Stored data
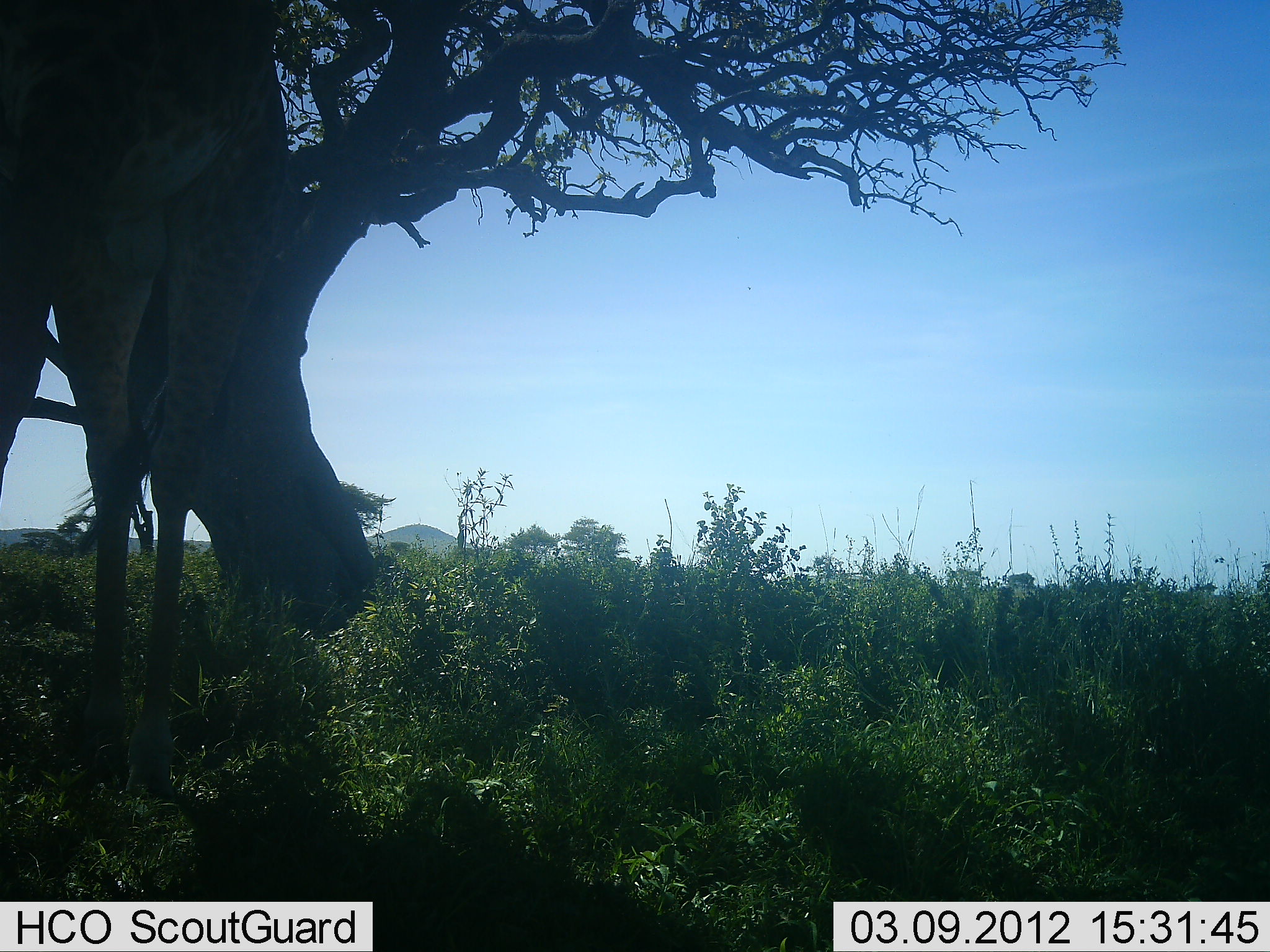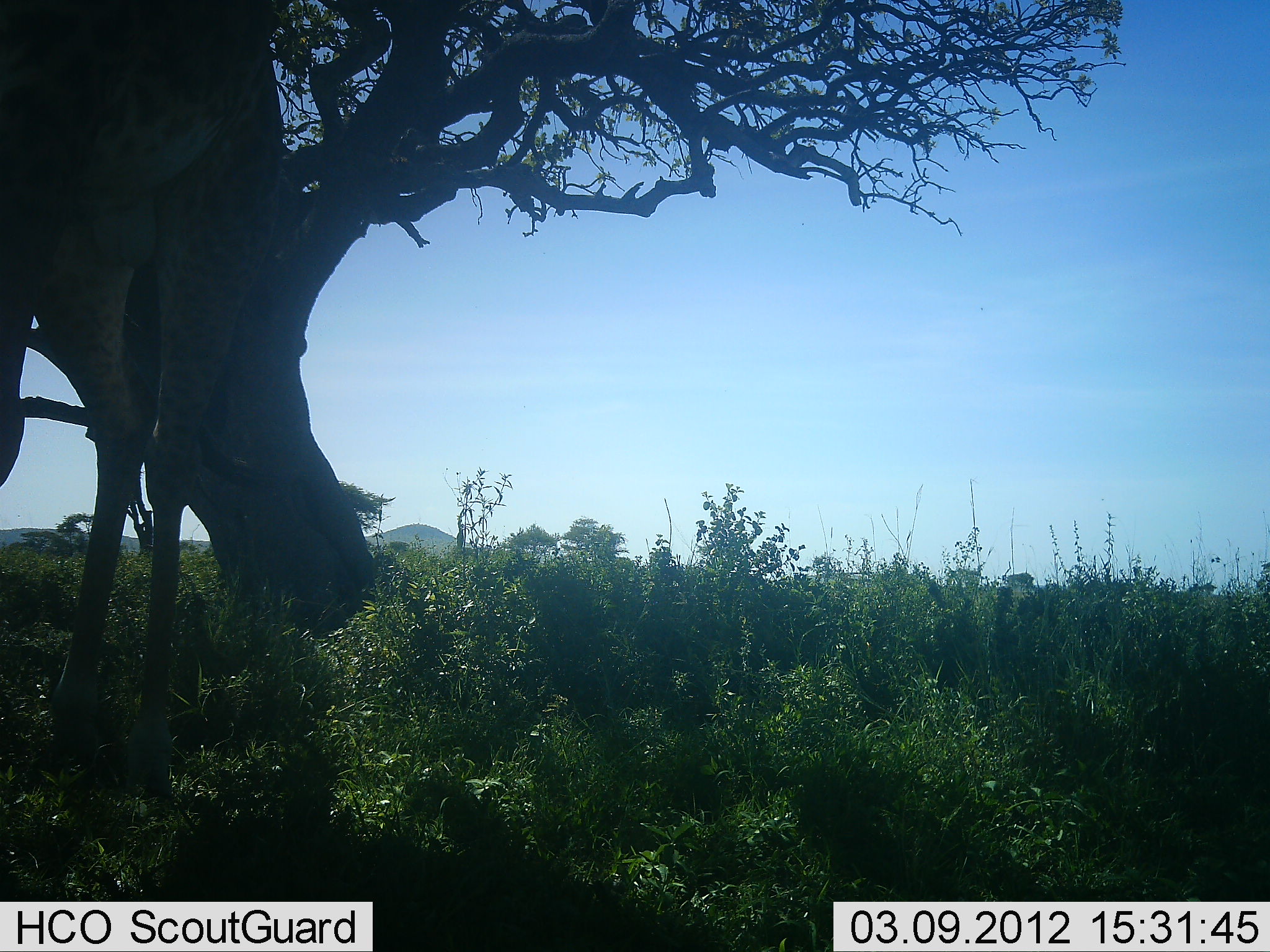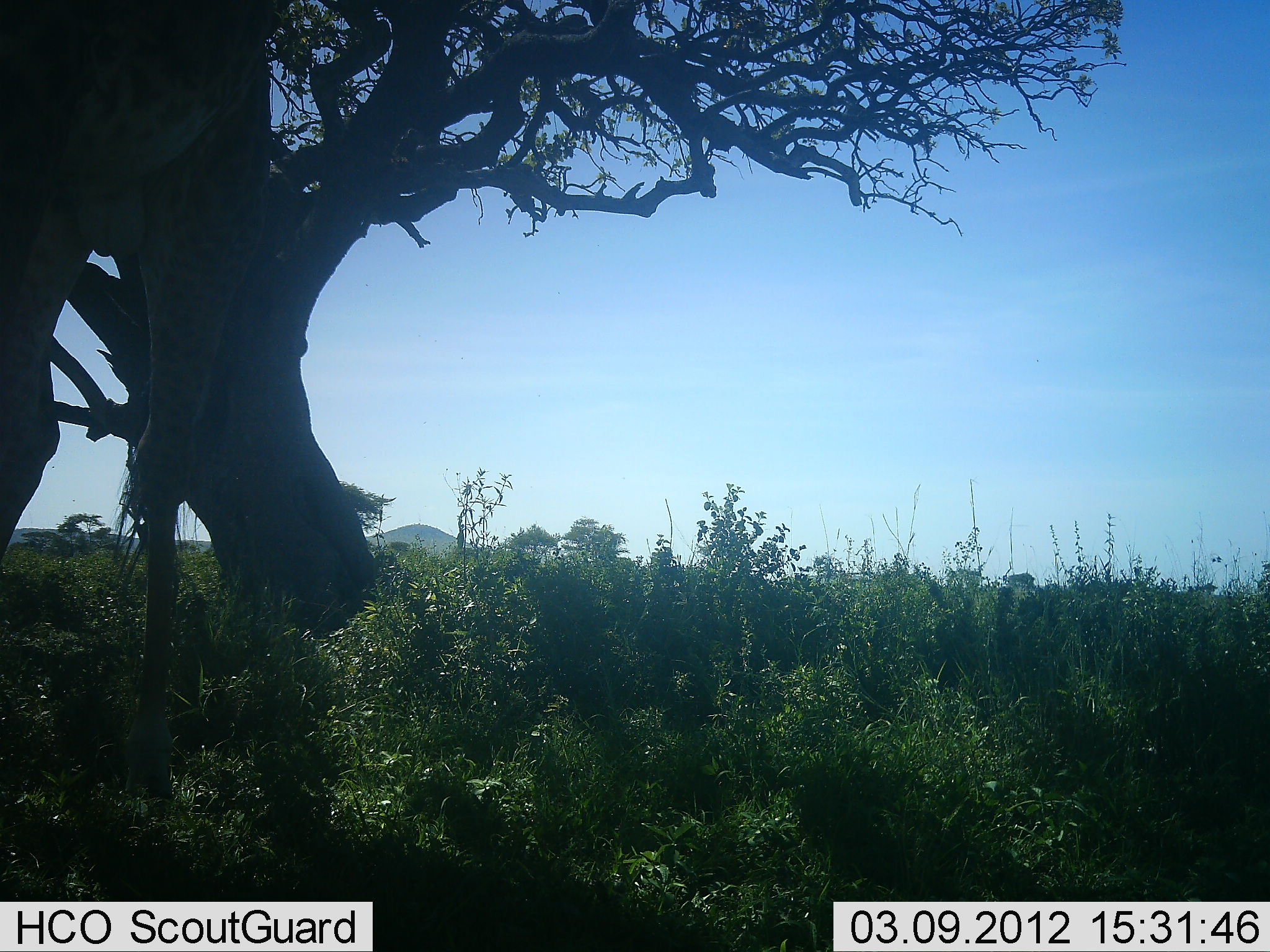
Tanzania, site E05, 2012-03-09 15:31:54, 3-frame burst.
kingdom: Animalia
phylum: Chordata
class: Mammalia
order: Artiodactyla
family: Giraffidae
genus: Giraffa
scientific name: Giraffa camelopardalis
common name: giraffe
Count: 1.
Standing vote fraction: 63%.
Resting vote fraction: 0%.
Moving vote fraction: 27%.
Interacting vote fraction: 0%.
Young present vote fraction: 0%.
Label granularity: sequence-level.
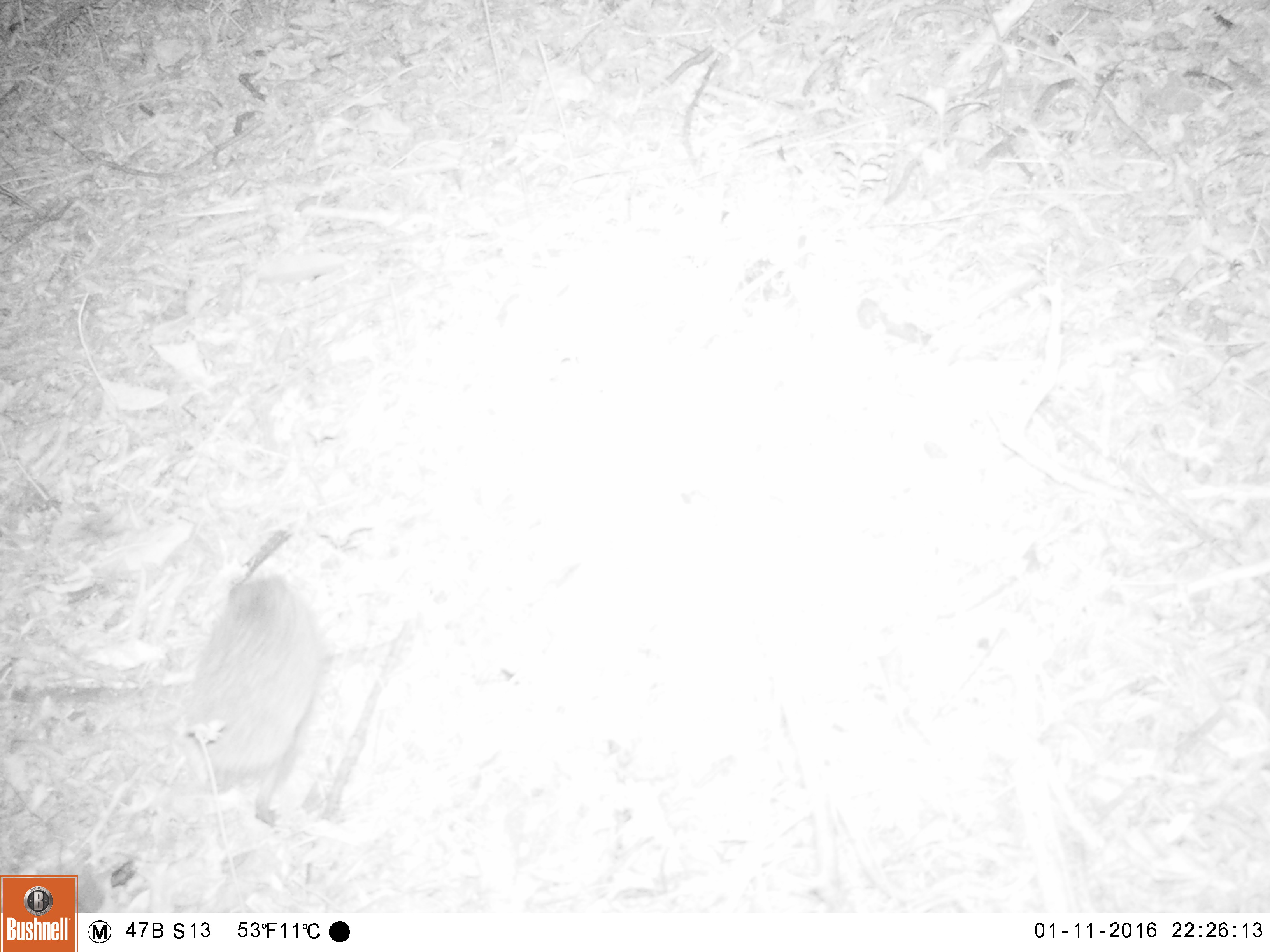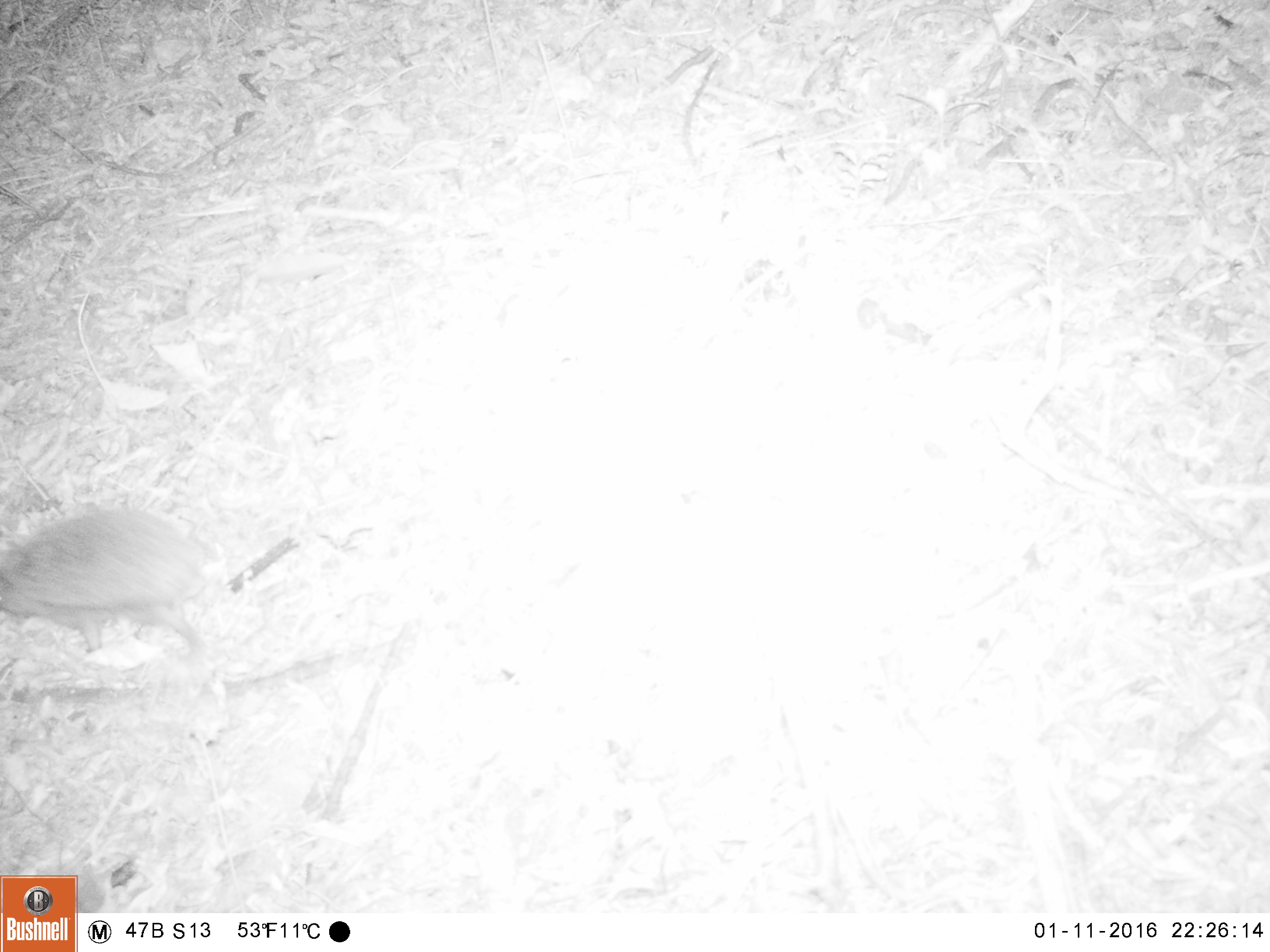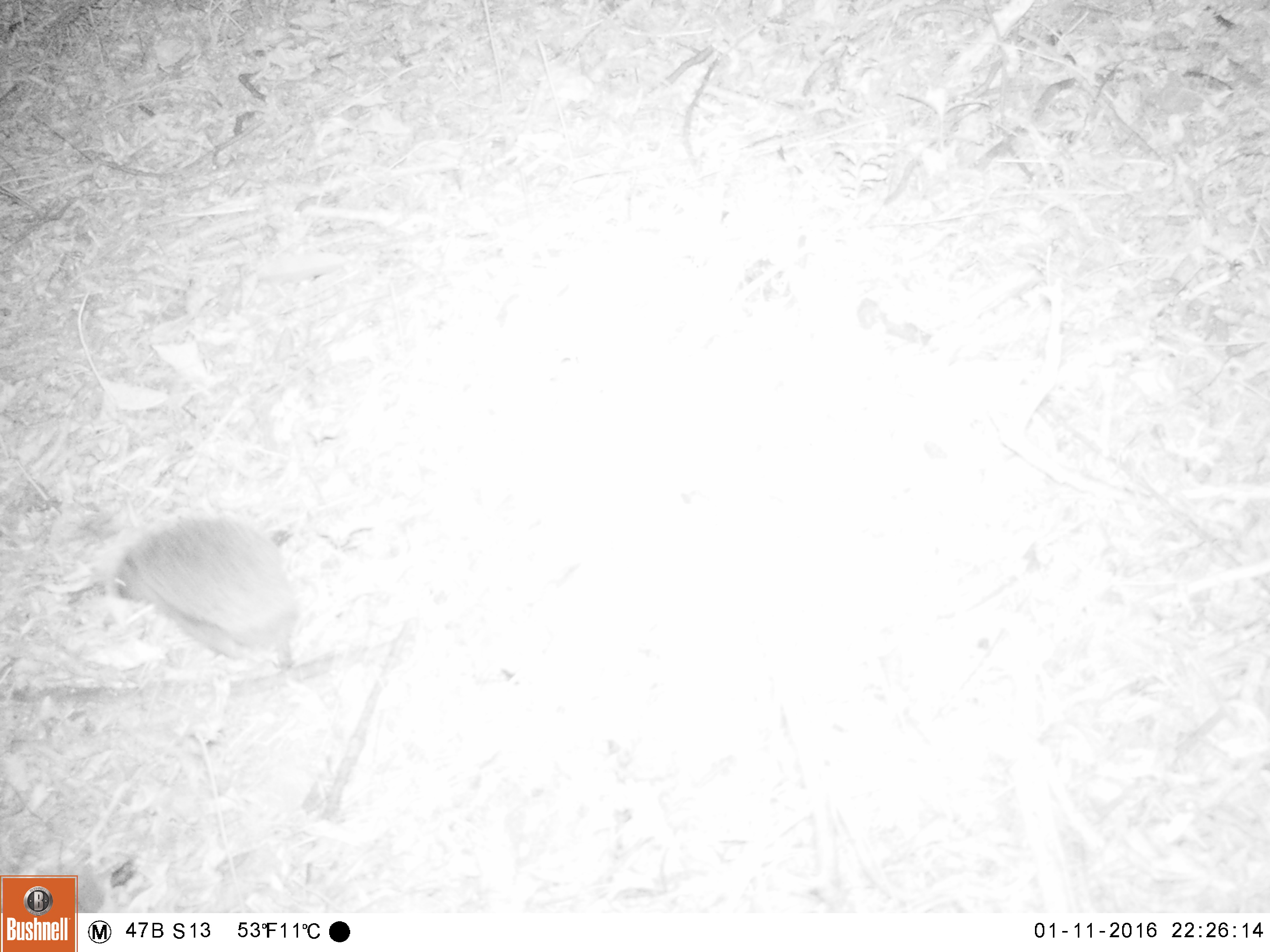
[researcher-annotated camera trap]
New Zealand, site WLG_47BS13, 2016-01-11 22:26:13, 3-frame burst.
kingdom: Animalia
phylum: Chordata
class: Mammalia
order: Eulipotyphla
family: Erinaceidae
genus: Erinaceus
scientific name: Erinaceus europaeus europaeus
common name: european hedgehog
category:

# [Work request]
Could you restate each record word for word, keeping the pictures out?

# [Response to the task]
Tanzania, site E05, 2012-03-09 15:31:54, 3-frame burst.
kingdom: Animalia
phylum: Chordata
class: Mammalia
order: Artiodactyla
family: Giraffidae
genus: Giraffa
scientific name: Giraffa camelopardalis
common name: giraffe
Count: 1.
Standing vote fraction: 63%.
Resting vote fraction: 0%.
Moving vote fraction: 27%.
Interacting vote fraction: 0%.
Young present vote fraction: 0%.
Label granularity: sequence-level.
[researcher-annotated camera trap]
New Zealand, site WLG_47BS13, 2016-01-11 22:26:13, 3-frame burst.
kingdom: Animalia
phylum: Chordata
class: Mammalia
order: Eulipotyphla
family: Erinaceidae
genus: Erinaceus
scientific name: Erinaceus europaeus europaeus
common name: european hedgehog
category:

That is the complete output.